--- start Task data ---

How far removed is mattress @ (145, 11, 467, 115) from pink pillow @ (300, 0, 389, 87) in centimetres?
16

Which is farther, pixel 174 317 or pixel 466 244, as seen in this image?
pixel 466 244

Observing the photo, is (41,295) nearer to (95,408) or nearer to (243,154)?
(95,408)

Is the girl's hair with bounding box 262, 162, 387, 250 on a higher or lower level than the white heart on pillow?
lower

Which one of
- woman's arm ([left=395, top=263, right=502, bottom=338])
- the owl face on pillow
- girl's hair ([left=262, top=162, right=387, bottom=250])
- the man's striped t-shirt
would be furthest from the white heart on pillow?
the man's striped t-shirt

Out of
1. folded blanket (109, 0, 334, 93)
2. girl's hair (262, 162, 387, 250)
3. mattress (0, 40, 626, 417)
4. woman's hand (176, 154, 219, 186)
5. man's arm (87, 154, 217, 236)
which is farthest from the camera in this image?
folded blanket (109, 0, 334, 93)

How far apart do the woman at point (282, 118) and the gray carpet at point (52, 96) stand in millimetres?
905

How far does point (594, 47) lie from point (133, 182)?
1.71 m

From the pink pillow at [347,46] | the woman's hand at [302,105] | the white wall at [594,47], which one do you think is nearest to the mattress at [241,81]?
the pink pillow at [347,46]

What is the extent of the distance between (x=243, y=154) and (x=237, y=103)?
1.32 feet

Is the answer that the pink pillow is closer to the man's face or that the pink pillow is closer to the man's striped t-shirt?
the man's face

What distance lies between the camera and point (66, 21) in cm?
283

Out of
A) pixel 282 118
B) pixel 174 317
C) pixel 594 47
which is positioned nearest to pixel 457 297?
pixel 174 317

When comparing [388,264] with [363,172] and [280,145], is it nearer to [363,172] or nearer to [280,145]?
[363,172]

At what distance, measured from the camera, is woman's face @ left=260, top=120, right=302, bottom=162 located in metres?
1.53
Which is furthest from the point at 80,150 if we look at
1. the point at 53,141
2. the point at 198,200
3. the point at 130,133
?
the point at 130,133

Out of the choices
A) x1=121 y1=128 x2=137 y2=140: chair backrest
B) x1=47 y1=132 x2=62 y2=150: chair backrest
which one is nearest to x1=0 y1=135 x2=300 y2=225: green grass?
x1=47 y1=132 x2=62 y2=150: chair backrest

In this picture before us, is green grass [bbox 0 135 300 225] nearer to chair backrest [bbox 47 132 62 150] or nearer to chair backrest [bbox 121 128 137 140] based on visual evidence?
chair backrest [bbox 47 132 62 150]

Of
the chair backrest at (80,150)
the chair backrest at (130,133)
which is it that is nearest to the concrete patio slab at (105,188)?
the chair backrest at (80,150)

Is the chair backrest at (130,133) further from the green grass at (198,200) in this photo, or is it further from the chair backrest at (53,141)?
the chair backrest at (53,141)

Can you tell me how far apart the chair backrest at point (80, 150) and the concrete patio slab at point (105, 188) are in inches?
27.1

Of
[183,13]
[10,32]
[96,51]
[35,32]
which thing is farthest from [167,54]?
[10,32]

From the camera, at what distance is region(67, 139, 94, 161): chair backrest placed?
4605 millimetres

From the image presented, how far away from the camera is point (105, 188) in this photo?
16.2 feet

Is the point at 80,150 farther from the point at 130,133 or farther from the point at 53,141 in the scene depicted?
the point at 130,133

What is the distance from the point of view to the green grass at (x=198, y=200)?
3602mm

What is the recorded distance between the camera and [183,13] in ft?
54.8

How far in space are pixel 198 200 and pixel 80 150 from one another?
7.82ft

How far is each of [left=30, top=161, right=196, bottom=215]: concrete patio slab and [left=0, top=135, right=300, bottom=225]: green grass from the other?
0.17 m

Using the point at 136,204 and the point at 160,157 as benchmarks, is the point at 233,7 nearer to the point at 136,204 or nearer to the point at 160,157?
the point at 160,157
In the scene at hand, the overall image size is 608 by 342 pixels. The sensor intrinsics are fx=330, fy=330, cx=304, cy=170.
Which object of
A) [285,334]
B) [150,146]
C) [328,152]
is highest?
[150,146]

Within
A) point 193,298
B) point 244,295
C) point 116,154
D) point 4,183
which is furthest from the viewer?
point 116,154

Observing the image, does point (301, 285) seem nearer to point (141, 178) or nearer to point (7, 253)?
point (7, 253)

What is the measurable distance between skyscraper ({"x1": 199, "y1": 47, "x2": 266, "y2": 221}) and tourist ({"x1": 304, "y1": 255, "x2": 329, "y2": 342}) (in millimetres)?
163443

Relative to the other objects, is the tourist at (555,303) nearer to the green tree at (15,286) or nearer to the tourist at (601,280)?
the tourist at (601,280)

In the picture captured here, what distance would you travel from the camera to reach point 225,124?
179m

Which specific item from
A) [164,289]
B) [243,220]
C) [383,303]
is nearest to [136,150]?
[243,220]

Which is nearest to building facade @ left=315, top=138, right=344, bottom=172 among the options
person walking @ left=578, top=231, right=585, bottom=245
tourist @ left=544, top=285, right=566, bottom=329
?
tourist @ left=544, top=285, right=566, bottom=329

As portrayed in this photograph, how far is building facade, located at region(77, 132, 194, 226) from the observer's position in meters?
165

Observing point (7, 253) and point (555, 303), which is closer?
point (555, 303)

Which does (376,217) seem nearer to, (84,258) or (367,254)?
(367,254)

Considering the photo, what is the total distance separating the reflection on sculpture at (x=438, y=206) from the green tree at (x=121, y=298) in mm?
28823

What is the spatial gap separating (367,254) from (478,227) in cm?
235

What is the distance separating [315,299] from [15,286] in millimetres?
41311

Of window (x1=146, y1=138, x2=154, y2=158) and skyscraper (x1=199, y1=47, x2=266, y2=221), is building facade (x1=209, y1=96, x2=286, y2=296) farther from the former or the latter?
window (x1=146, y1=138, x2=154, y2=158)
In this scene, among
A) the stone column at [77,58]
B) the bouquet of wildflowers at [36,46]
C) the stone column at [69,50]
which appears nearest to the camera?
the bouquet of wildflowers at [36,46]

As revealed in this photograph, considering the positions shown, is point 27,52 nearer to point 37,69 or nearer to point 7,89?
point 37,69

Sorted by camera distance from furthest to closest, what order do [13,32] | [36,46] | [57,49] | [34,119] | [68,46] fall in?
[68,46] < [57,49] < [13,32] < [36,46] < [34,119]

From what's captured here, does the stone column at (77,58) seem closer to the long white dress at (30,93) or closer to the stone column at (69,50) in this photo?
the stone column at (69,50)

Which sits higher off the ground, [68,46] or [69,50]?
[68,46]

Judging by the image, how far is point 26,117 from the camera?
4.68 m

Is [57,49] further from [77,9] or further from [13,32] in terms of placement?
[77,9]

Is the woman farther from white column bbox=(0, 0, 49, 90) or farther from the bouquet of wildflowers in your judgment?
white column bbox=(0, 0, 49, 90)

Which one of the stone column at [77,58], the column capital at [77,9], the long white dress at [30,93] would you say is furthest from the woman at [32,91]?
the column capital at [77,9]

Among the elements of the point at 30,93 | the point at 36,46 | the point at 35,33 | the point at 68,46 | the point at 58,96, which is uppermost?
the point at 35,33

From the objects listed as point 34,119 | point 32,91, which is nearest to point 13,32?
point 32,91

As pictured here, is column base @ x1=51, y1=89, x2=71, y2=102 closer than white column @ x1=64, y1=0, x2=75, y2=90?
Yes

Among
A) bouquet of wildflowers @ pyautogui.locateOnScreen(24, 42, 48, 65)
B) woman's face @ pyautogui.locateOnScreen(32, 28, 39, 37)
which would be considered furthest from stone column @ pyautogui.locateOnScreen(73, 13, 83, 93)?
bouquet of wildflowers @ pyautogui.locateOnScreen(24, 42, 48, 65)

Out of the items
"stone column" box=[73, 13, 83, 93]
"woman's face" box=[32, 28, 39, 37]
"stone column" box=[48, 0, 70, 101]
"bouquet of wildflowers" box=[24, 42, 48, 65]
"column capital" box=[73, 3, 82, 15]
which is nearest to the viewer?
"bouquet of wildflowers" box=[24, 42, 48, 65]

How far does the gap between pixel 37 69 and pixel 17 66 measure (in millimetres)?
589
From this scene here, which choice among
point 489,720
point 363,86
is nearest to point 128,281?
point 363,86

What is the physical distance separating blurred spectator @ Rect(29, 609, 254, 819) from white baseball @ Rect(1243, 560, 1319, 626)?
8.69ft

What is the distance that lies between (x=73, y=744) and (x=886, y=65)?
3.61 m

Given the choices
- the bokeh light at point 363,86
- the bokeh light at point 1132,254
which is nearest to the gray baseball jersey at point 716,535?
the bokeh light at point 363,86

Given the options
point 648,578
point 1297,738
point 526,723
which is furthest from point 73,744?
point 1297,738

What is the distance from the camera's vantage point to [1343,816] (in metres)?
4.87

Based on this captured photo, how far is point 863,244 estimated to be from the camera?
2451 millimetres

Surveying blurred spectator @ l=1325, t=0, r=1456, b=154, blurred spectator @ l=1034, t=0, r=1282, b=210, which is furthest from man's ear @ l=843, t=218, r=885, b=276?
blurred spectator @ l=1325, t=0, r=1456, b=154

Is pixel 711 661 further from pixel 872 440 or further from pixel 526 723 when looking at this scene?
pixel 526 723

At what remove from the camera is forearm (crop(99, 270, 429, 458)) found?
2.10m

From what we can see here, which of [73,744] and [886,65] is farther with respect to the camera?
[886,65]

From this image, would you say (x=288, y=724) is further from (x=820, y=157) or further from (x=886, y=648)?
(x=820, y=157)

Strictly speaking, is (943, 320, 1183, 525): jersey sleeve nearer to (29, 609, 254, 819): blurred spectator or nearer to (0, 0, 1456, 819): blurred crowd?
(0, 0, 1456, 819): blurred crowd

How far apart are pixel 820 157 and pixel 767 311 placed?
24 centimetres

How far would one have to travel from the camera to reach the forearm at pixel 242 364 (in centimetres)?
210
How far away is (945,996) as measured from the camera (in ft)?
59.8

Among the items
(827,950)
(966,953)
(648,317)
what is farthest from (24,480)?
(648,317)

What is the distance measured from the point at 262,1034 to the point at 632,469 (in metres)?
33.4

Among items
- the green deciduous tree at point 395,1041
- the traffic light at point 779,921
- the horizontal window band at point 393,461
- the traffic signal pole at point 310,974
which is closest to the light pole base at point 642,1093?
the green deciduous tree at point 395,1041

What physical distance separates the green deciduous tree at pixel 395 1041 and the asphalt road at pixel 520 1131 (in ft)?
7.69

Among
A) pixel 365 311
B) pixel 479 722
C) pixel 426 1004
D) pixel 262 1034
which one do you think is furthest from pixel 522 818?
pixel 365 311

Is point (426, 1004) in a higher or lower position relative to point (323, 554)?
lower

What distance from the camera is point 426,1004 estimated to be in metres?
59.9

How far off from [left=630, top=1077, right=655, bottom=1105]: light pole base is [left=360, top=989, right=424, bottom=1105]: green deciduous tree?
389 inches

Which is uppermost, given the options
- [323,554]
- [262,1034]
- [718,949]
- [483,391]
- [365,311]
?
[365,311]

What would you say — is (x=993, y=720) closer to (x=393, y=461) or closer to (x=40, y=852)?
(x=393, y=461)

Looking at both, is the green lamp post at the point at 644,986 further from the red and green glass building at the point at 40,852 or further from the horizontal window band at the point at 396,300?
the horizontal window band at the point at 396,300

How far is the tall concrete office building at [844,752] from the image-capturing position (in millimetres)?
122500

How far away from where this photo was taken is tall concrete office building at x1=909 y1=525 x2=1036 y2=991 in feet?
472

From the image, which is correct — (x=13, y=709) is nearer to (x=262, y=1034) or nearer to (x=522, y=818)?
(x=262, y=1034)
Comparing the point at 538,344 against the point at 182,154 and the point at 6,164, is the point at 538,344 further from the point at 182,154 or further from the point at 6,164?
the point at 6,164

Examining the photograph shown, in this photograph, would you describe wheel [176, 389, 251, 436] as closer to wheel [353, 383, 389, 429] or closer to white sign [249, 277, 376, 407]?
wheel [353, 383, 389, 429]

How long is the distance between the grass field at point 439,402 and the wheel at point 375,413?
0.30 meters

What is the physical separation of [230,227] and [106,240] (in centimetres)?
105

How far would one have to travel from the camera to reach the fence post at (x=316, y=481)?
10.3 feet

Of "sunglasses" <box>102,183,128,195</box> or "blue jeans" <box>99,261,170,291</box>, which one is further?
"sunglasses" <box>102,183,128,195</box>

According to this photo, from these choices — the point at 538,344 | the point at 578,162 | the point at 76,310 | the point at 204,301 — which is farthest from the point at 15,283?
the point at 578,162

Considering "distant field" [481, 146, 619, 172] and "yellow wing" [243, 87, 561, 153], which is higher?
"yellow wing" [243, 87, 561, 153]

--- end Task data ---

What to produce
Which lines of the material above contain the word "window"? List each of them in full.

Completed task
Of window (x1=146, y1=138, x2=154, y2=158) and skyscraper (x1=199, y1=47, x2=266, y2=221), is building facade (x1=209, y1=96, x2=286, y2=296) farther from the former or the latter?
window (x1=146, y1=138, x2=154, y2=158)
- the horizontal window band at point 393,461
Looking at both, is the green lamp post at the point at 644,986 further from the red and green glass building at the point at 40,852 or further from the horizontal window band at the point at 396,300?
the horizontal window band at the point at 396,300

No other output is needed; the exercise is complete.